Comment
We would like to congratulate Drs. Bolognin, Antony, and Schwamborn on their excellent publication regarding a 3D human neural cell culture model of PD. We are very excited to see that the 3D Matrigel-based cell culture system accelerates pathogenic cascades in hiPSC-derived PD neurons as we have shown with AD neurons (Choi et al., 2014). In our previous study, we showed that the 3D Matrigel cell culture system accelerated accumulation/aggregation of pathogenic amyloid beta species and also increased the expression of adult neural markers including adult 4-repeat tau isoform, which is crucial for developing robust tau pathology. It is quite interesting that the 3D Matrigel cell culture system also accelerated mitochondrial deficits and neuronal death in human PD iPSC-derived neurons. It is possible that similar mechanisms may play a role. Although α-synuclein aggregation was not detected in Dr. Bolognin’s 3D PD cellular model, we think it will be intriguing to check whether soluble pathogenic proteins, including extracellular alpha-synuclein, selectively accumulate in 3D Matrigel with PD iPSC-derived neurons.
We also agree with Dr.
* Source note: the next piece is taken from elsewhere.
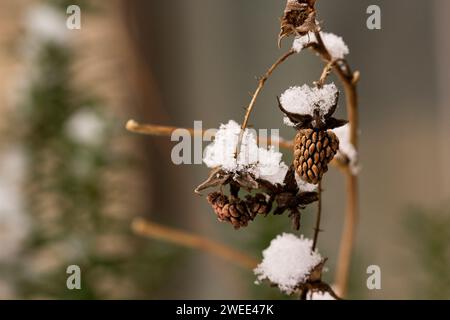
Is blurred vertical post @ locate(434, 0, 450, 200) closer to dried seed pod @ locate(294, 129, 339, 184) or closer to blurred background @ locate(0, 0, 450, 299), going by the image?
blurred background @ locate(0, 0, 450, 299)

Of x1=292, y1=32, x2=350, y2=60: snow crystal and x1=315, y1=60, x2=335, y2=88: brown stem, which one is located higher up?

Bolognin that these new 3D human cellular models provide a new research tool to study the pathogenic mechanism of neurodegeneration in a human brain-like environment. However, many challenges lie ahead for comprehensively recapitulating brain conditions during human neurodegeneration: 1) mimicking aging aspects to 3D neural cell culture models; 2) precisely reconstituting brain structures that are damaged during neurodegeneration, as Dr. Bolognin addressed; 3) generating sporadic disease models; 4) adding neuroinflammatory elements. In an attempt to more precisely mimic the disease conditions, our lab, in collaboration with Dr. Cho’s lab at UNCC, recently developed 3D triculture models that mimic neuroinflammation in AD by adding human microglia cells into our 3D neuron-astrocyte AD models (Park et al., 2018). We think it will be interesting to find whether adding neuroinflammatory elements to 3D PD cellular models can further accelerate pathogenic cascades in PD iPSC-derived neurons.
Finally, we would like to briefly comment on implications of the 3D cell culture models for drug discovery. As pointed by Dr. Bolognin, there are many challenges to adapt self-assembling 3D organoid models into high-throughput drug screening system. However, ours and Dr. Bolognin’s 3D culture models can be easily adapted to large-scale drug testing since they do not need complex self-organization of neural stem cells. Although there are many limitations in current 3D neurodegeneration models, we strongly believe that some of the 3D models are already useful enough for drug screening.
-Doo Yeon Kim, Joseph Park, Mehdi Jorfi, Rudolph E. Tanzi
References
Choi, S.H., Kim, Y.H., Hebisch, M., Sliwinski, C., Lee, S., D'Avanzo, C., Chen, H., Hooli, B., Asselin, C., Muffat, J., et al. (2014). A three-dimensional human neural cell culture model of Alzheimer’s disease. Nature 515, 274–278.
Park, J., Wetzel, I., Marriott, I., Dréau, D., D'Avanzo, C., Kim, D.Y., Tanzi, R.E., and Cho, H. (2018). A 3D human triculture system modeling neurodegeneration and neuroinflammation in Alzheimer's disease. Nat Neurosci 21, 941–951.